◆ REQUIRED TASKS
a – In the water heater guide, what tool is used to remove the water lines from the heater?
b – From the water heater guide, copy the part that opens with the words containing "1. Turn off" and closes with "into a bucket.".
c – Continue the water heater replacement guide from the point where it stops.

— START OF TEXT EXCERPT —

Replacing an Electric Water Heater

by April Reinhardt
(last updated November 5, 2014)

If you find that your hot water isn't lasting as long as it should, your water heater might have a problem. Because most water heaters are simple devices, troubleshooting the problem isn't difficult. Perhaps the heating element is broken, or maybe the high temperature cutoff switch has tripped. Sometimes sediment may settle within the tank, causing the heating element to fail. The pressure relief valve might have malfunctioned, causing water not to heat properly. Or the problem may be as simple as having to adjust your water heater thermostat to a higher level.

If you've ruled out all of those variables, or if your water heater is cracked and leaks water, then it is time to replace the unit. Make sure that you have help moving the old and new water heaters, and then follow these steps for replacing an electric water heater:

  1. Turn off the electric supply to the water heater at the main electric panel, turn off the water supply at the main shut off valve, and covering the floor with a large tarp.
  2. Turn on all of the hot water house taps to drain the hot water from the water heater, and then attach a garden hose to the heater's draincock. Drain the water from the heater into the floor drain or into a bucket.
  3. Using a pipe wrench, remove the water lines from the heater and then remove the old heater to a section of the tarp.

— END OF TEXT EXCERPT —
— START OF DATA SECTION —

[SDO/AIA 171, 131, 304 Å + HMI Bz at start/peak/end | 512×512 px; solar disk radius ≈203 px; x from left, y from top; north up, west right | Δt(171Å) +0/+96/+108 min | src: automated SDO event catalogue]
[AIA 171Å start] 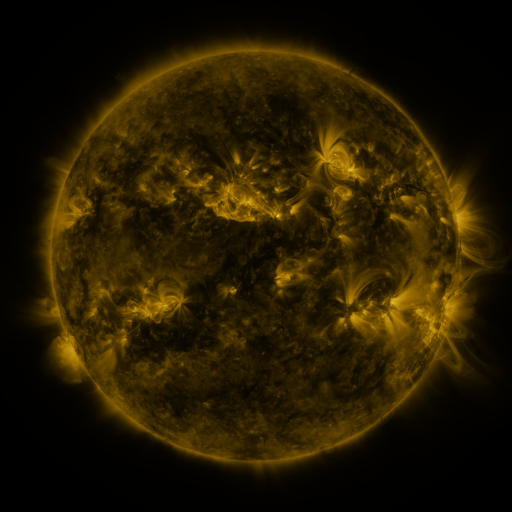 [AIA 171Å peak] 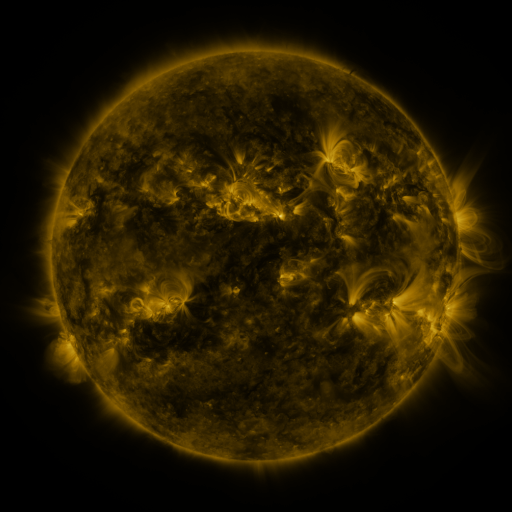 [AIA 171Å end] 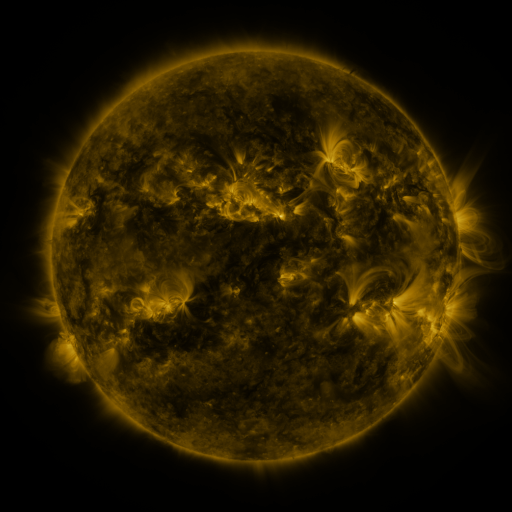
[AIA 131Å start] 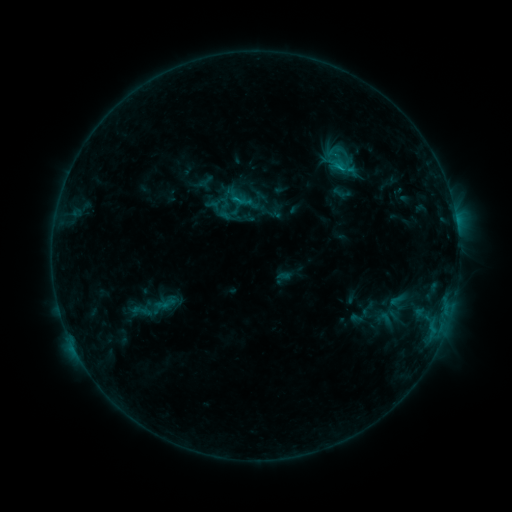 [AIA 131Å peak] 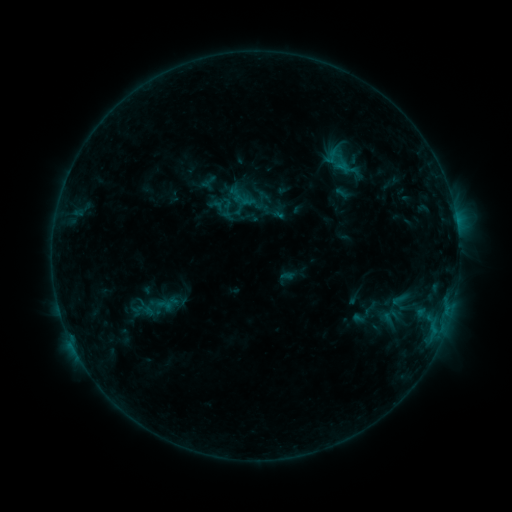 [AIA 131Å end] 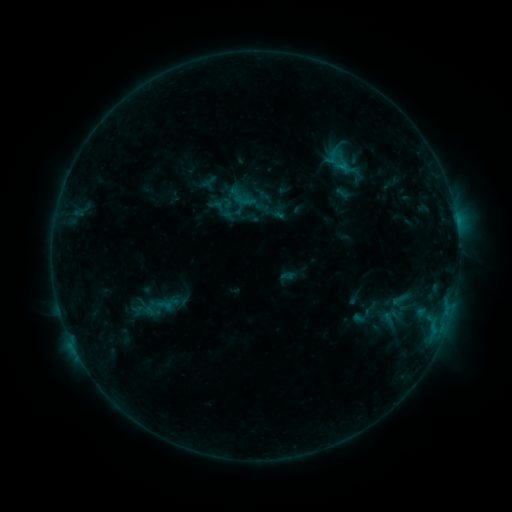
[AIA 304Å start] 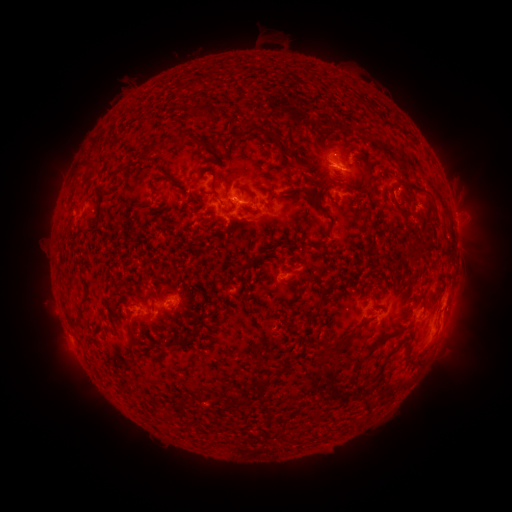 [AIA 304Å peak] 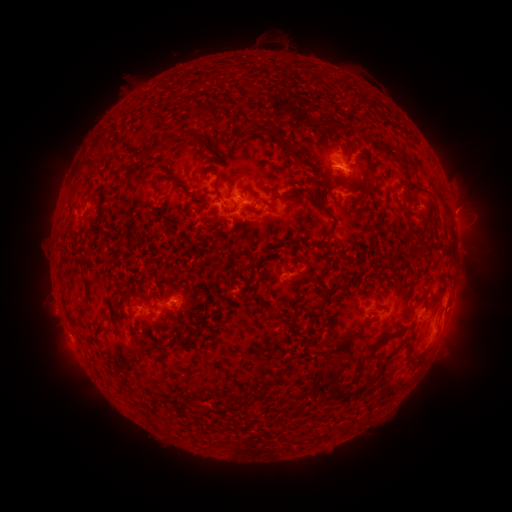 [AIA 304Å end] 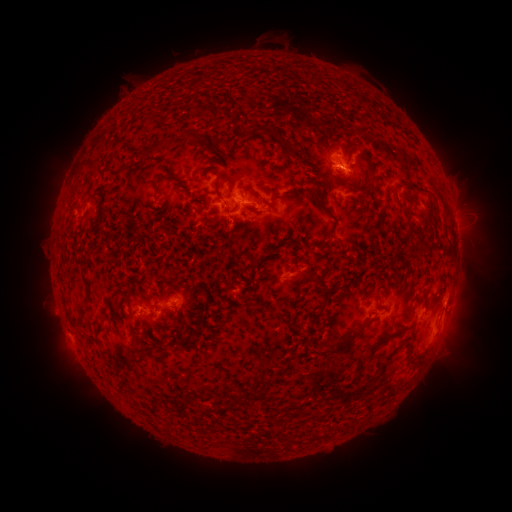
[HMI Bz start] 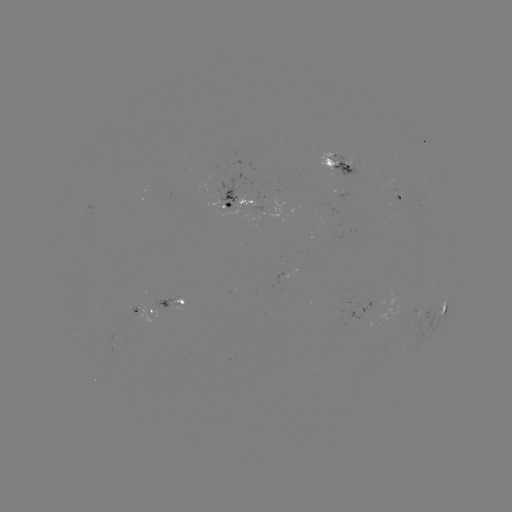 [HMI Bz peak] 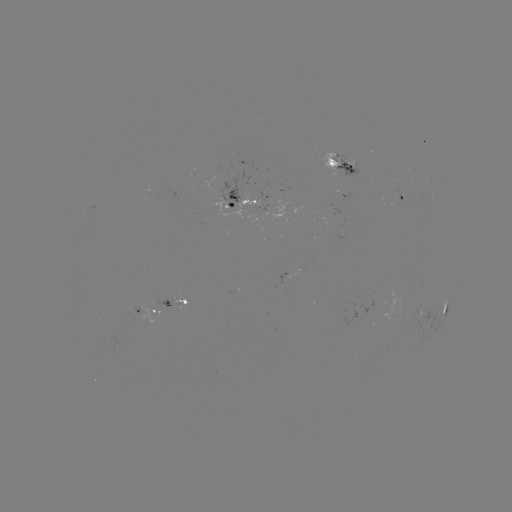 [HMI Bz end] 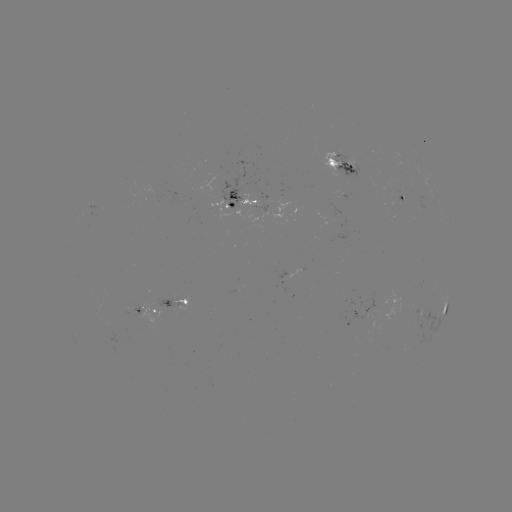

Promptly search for emerging-flux region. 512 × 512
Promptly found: [229, 200].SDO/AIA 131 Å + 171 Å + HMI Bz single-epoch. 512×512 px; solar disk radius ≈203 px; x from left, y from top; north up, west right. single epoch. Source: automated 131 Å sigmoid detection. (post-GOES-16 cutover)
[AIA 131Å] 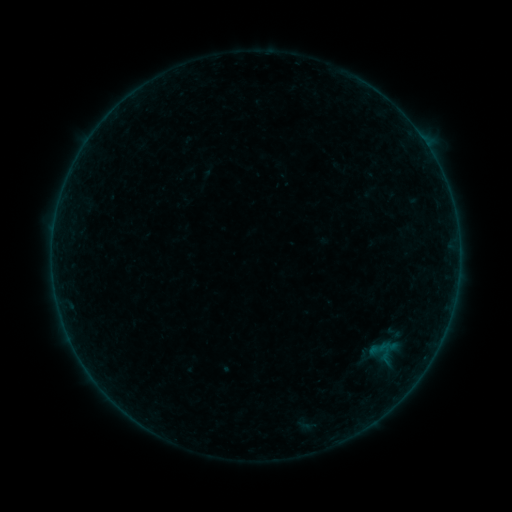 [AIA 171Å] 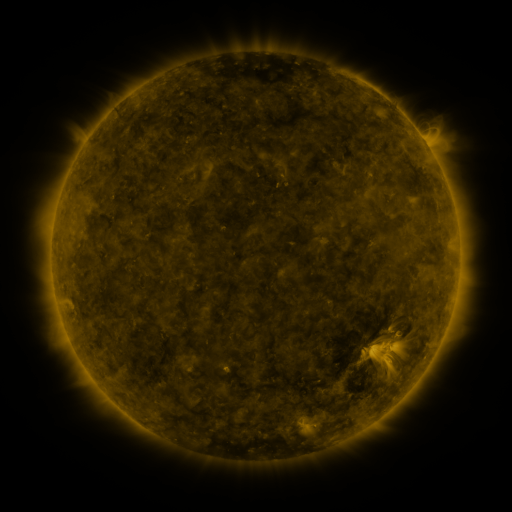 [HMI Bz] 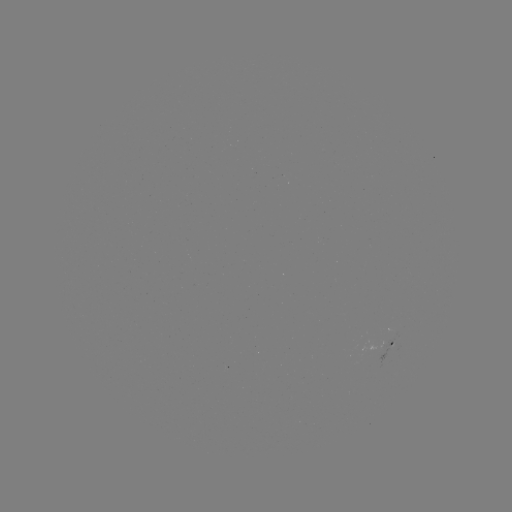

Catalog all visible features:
sigmoid: (394, 333)
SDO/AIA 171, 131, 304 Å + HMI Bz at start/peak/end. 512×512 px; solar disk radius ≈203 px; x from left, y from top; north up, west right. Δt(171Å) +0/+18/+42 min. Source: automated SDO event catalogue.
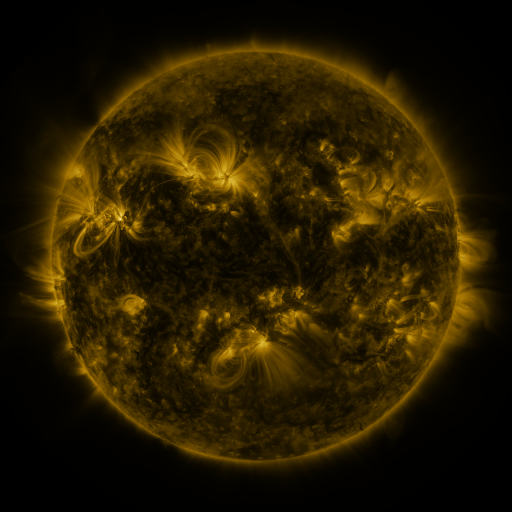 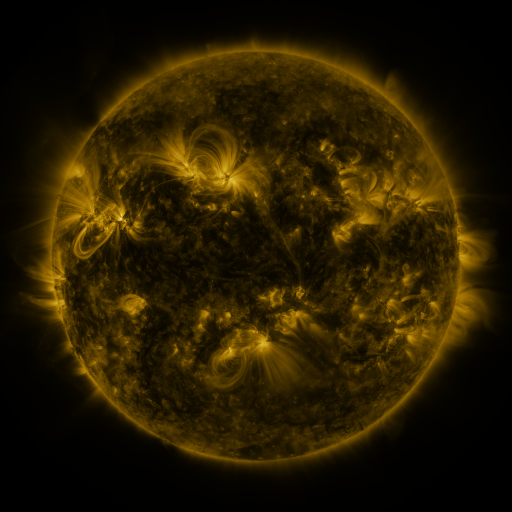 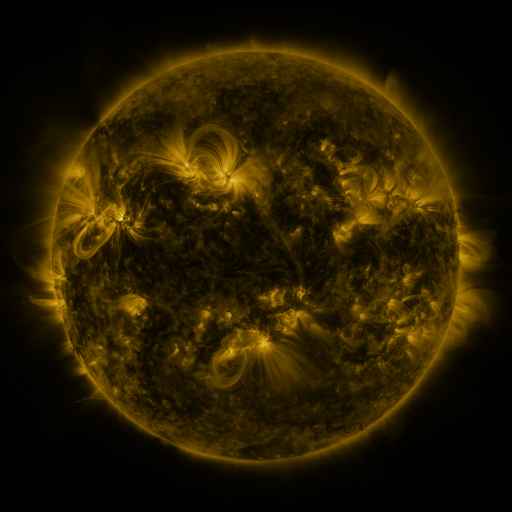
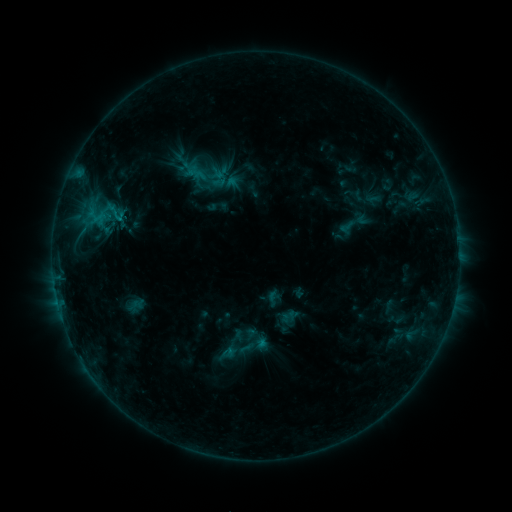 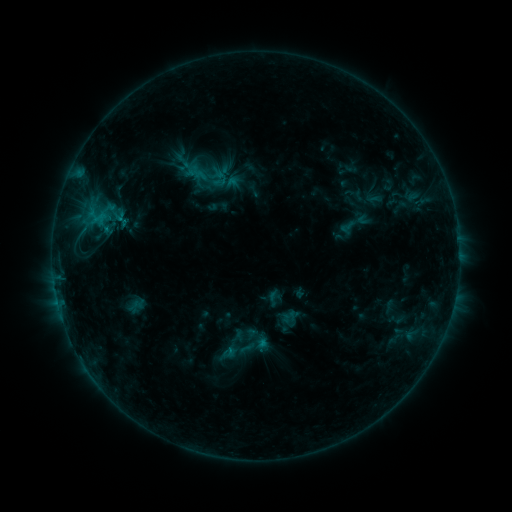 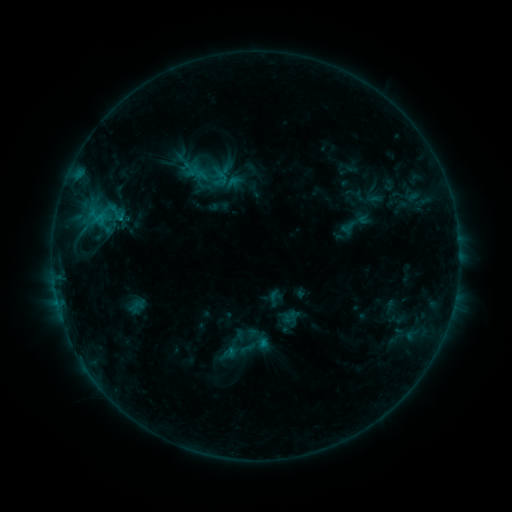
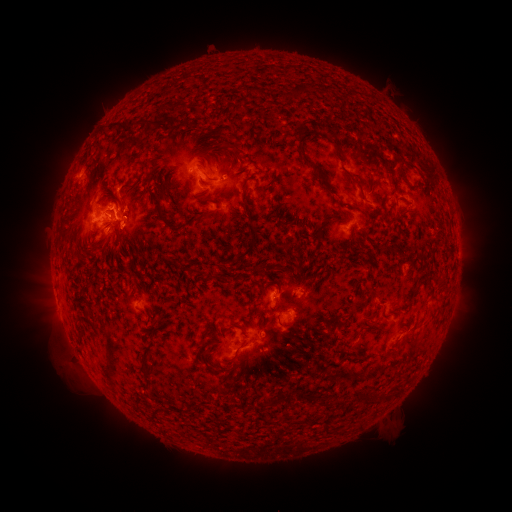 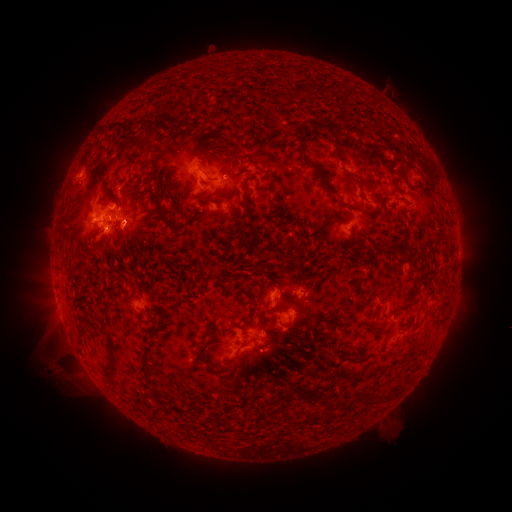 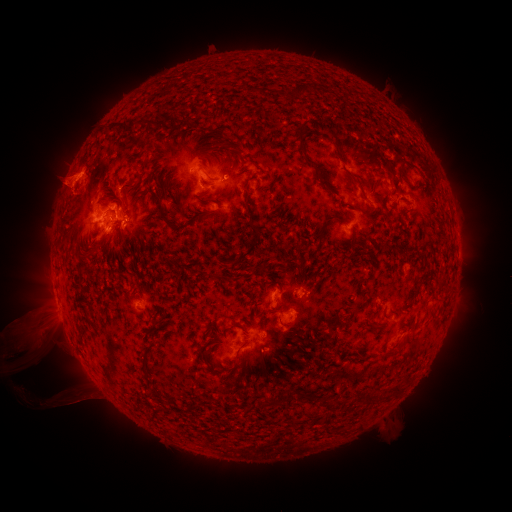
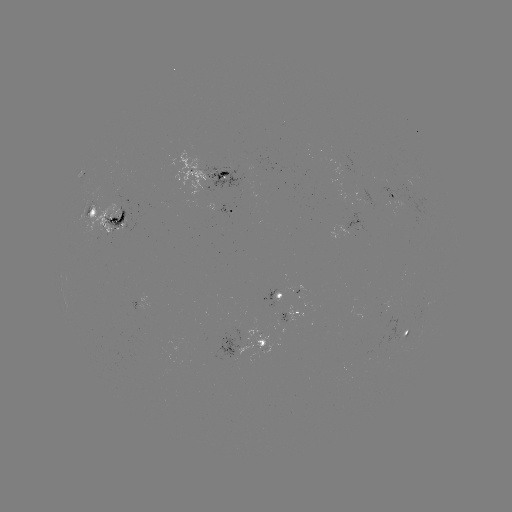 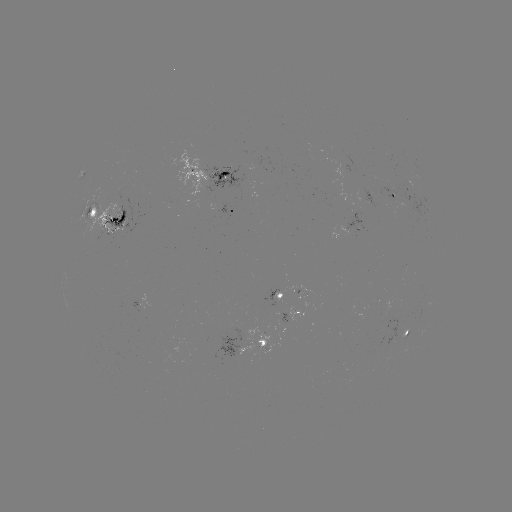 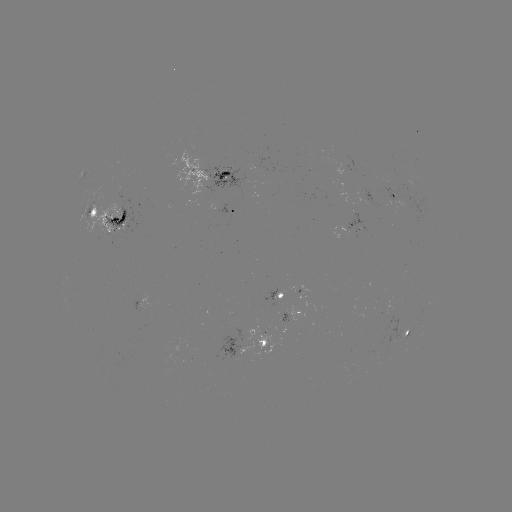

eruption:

— END OF DATA SECTION —

◆ ANSWER SET
a – A pipe wrench.

b –
1. Turn off the electric supply to the water heater at the main electric panel, turn off the water supply at the main shut off valve, and covering the floor with a large tarp.
  2. Turn on all of the hot water house taps to drain the hot water from the water heater, and then attach a garden hose to the heater's draincock. Drain the water from the heater into the floor drain or into a bucket.

c –
  4. Have your helper grasp one side of the heater, while you grasp the other, and place the new heater into position.
  5. Always follow the installation directions that accompany a new water heater. You will need to connect the water lines to the heater and then you might need to install temperature and pressure relief valves. Following the instructions, make the connections from the wires under the electrical plate to the wires from the main panel.

Once you've connected the new heater, turn the hot water taps off in the house, turn the water back on at the main valve, and then fill the water heater completely. To remove sediment from the tank, drain about a gallon of water from the draincock. Turn on the electrical power to the heater and then set the thermostat.

Author Bio

April Reinhardt

An admin­istrator for a mutual fund man­age­ment firm, April deals with the writ­ten word daily. She loves to write and plans to author a memoir in the near future. April attend­ed More­head State Uni­ver­sity to pursue a BA degree in Ele­men­tary Edu­ca­tion. ...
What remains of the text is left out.